Terbaru

6/recent/ticker-posts

Header Ads Widget

Tahun Baru, Pajak Baru

Topswara.com -- Tahun Baru 2025 sudah di depan mata. Meski ada yang bersiap menyambut dengan gempita, tapi rakyat harus tetap menerima fakta. Naiknya PPN yang resmi ditetapkan negara.

Ya. Pemerintah telah resmi menetapkan PPN dari 11 persen menjadi 12 persen mulai 1 Januari 2025. Menteri Koordinator Bidang Perekonomian Airlangga Hartarto saat jumpa pers pada 16 Desember di Jakarta mengatakan penetapan PPN 12 persen itu sesuai dengan Undang-Undang (UU) Nomor 7 Tahun 2021 tentang Harmonisasi Peraturan Perpajakan (HPP) (Republika.com.senin 30/12/2024).

Meski kebijakan kenaikan PPN ini masih menuai polemik di publik, pemerintah tetap keukeuh pada keputusannya. Bahkan Zulkifli Hasan memastikan, kebijakan yang tersebut tidak berlaku untuk barang-barang yang terkait ketahanan/swasembada seperti pupuk, benih, dan penyubur.

Efek Domino Itu Pasti

Kenaikan PPN yang akan berlaku mulai 1 Januari 2025 dipastikan akan menimbulkan efek domino di masyarakat. Kenaikan harga barang-barang yang telah ditetapkan pasti akan mempengaruhi harga barang yang lain. Hal ini dikarenakan kebutuhan masyarakat itu saling berkaitan satu sama lainnya dalam hal produksi, konsumsi dan distribusinya. 

Kenaikan harga-harga barang ini akan berakibat luas pada masyarakat. Daya beli menurun, jumlah penduduk miskin diperkirakan akan meningkat. Akan semakin banyak masyarakat yang tidak mampu memenuhi kebutuhan hidupnya.

Daya beli menurun juga mengakibatkan jumlah transaksi keuangan di masyarakat menurun. Hal ini tentu berakibat pada lemahnya pertumbuhan ekonomi di masyarakat. 

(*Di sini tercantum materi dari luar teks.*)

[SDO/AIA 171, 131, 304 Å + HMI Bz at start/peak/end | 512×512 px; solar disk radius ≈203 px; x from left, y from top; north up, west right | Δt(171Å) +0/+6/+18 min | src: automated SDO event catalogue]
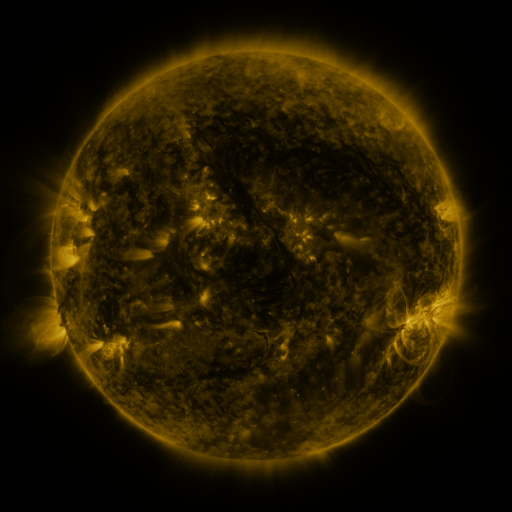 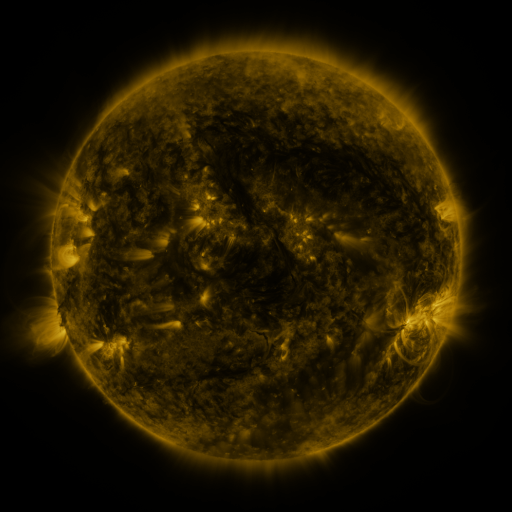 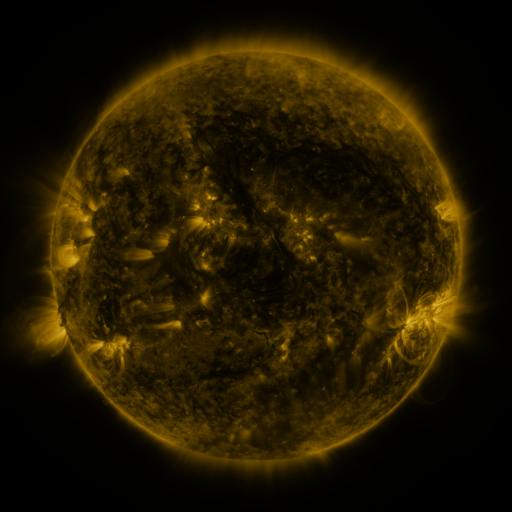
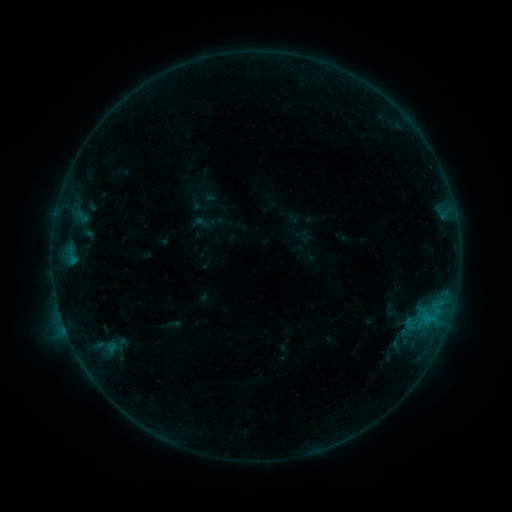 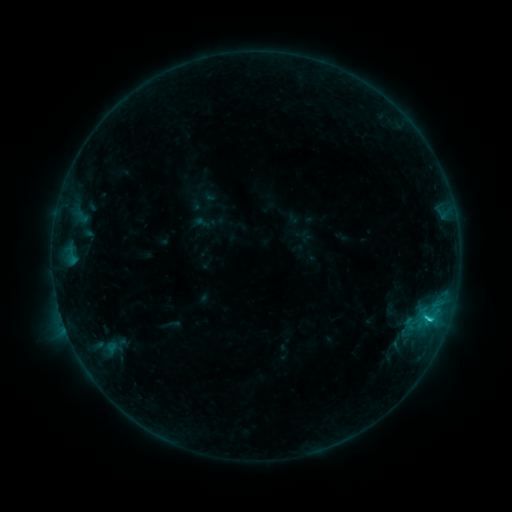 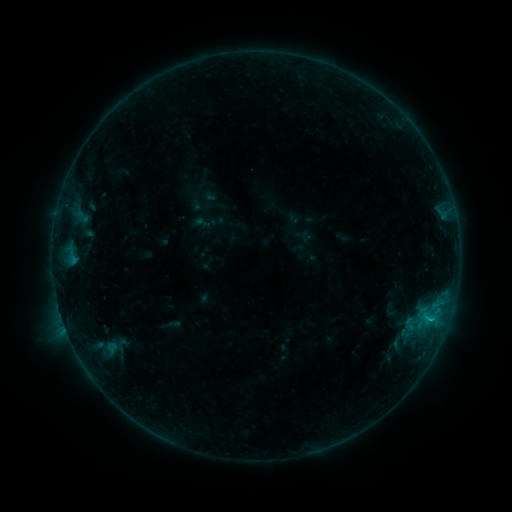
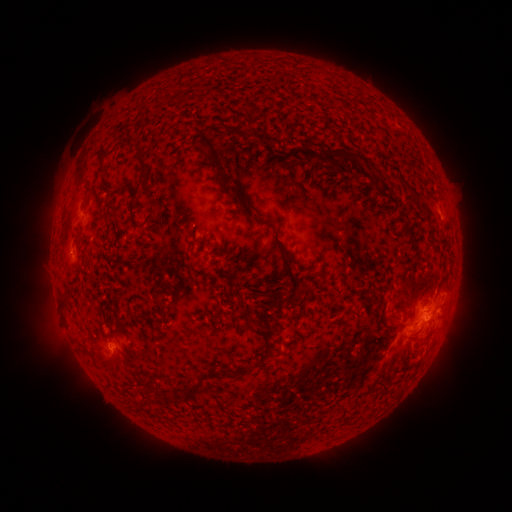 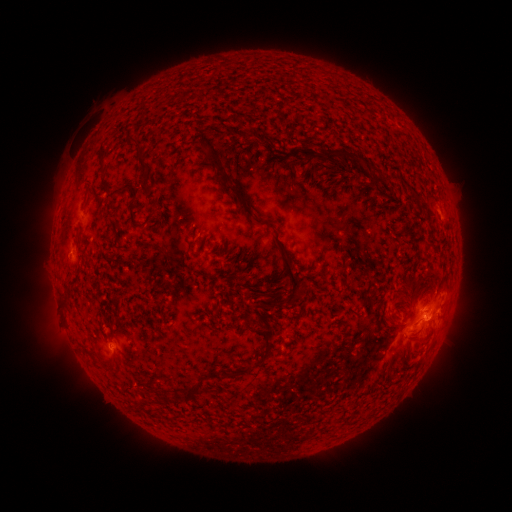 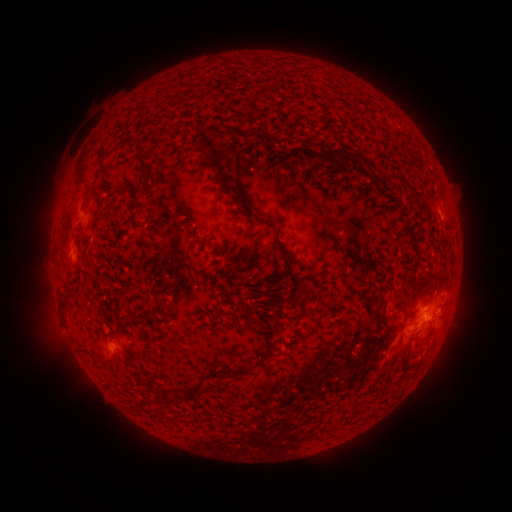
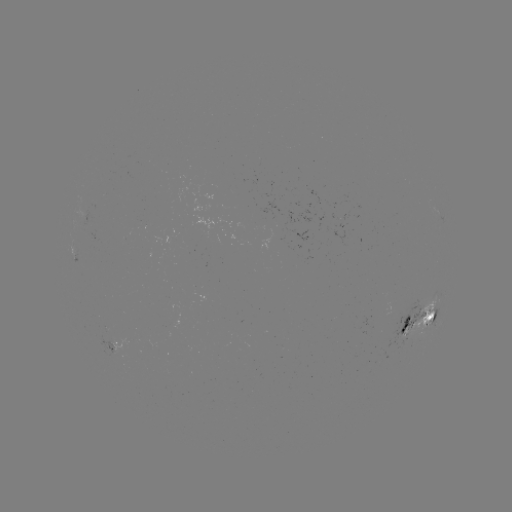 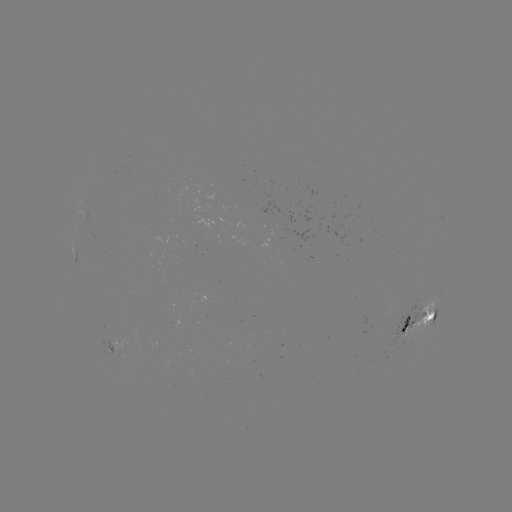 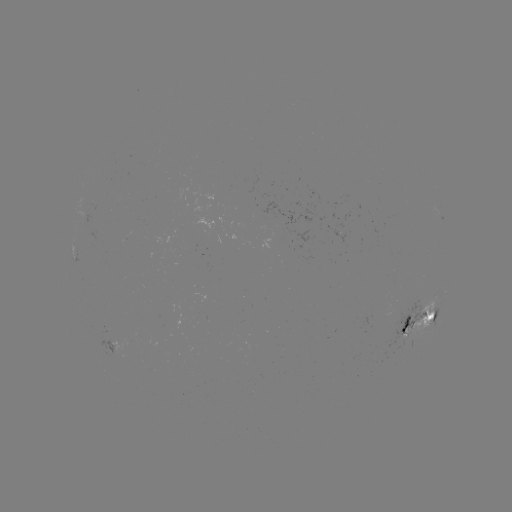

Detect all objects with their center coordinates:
C1.2 flare: (428, 316)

Sungguh kenaikan PPN ini sangat mempengaruhi kehidupan masyarakat. Rakyat yang sebelumnya tergolong miskin akan semakin miskin. Kalangan menengah diperkirakan harus turun ke tingkat yang lebih rendah.

Butuh Perubahan Sistemis

Beginilah wajah sistem kapitalisme yang saat ini menaungi negara-negara di dunia, termasuk di negeri kita, Indonesia. Kapitalisme telah meniscayakan pajak sebagai sumber utama pemasukan negara. Segala lini kehidupan masyarakat dipajaki. Rakyat ibarat sapi perah. Bukannya dilayani dan dipenuhi segala kebutuhan hidupnya, rakyat justru seolah menjadi 'pelayan' penguasa.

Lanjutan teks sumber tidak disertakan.